“ALL YOUR DEAD ONES” | co-writer-director, Carlos Moreno
[PREMIERE SCREENING: Tuesday, Jan. 25, 3:00 pm — Egyptian Theatre]
I believe that All Your Dead Ones is actually built upon surprise. It is a project that we decided to undertake with a very reduced production team and that meant that surprises would abound and appear around every corner: for instance, the weather conditions are very variable in the region where we shot the movie and this complicated even further our challenge of using only natural light right at the moment were the sun is completely perpendicular. Every day we were forced to expect the climatic surprise of the day, especially at the precise time for shooting. Several times we were surprised by the rain, but also by the generous and beautiful light of several dawns and dusks.

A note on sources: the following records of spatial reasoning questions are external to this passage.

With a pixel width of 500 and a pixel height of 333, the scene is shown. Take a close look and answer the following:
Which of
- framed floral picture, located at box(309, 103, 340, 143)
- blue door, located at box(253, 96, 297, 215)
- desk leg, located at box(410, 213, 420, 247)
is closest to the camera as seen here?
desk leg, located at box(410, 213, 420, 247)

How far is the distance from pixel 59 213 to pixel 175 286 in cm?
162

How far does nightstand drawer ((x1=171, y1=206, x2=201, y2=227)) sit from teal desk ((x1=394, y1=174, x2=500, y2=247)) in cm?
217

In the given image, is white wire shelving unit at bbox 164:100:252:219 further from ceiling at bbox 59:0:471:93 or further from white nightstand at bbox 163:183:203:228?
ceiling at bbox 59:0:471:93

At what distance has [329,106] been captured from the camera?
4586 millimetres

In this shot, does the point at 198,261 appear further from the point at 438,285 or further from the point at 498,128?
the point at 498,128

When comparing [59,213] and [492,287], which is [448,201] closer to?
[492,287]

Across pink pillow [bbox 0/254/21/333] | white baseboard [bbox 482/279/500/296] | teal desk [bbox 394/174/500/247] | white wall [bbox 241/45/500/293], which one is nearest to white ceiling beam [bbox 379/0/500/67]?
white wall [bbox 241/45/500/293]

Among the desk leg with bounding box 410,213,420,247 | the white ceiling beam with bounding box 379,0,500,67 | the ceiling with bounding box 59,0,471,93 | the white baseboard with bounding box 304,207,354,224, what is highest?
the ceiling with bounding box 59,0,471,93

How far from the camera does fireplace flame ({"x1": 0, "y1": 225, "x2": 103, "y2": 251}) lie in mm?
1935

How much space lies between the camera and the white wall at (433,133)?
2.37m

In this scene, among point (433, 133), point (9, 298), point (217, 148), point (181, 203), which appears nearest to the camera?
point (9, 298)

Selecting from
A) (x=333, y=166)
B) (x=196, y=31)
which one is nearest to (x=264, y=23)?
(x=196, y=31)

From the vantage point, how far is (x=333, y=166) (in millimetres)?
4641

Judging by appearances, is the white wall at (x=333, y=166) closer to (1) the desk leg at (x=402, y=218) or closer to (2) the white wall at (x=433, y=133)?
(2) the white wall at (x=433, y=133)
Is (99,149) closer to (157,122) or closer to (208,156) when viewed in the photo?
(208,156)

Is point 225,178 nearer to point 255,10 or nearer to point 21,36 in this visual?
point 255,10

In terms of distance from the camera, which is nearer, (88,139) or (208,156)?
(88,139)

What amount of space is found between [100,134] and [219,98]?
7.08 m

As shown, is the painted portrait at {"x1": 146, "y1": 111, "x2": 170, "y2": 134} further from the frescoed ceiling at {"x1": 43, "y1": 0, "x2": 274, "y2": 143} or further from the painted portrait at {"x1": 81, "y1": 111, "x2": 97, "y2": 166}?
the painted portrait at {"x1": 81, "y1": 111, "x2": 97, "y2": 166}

On a different note, the actors’ preparation, even as intense as it was during rehearsals, left an open road for surprise — for that spontaneous contribution at the moment when the camera rolls. The heat, the mosquitoes, the discomfort were going to add a new ingredient to the acting which would surprise us all, and indeed it did; it was the tension and stupor in which the story of the movie is based. The art director and I decided to search for locations that would already have all the elements and props instead of placing them unnaturally there. It was surprising the amount of options that we found for filming, but what really surprised us is the lopsided, urban and bourgeois vision that we had of the rural universe and the Colombian peasant.
However, the most important surprises are yet to come; I hope that All Your Dead Ones becomes a politically uncomfortable movie in our country that touches the wound of our social indolence and takes by surprise our society which deserves to wake up from its most conservative and hypocritical time.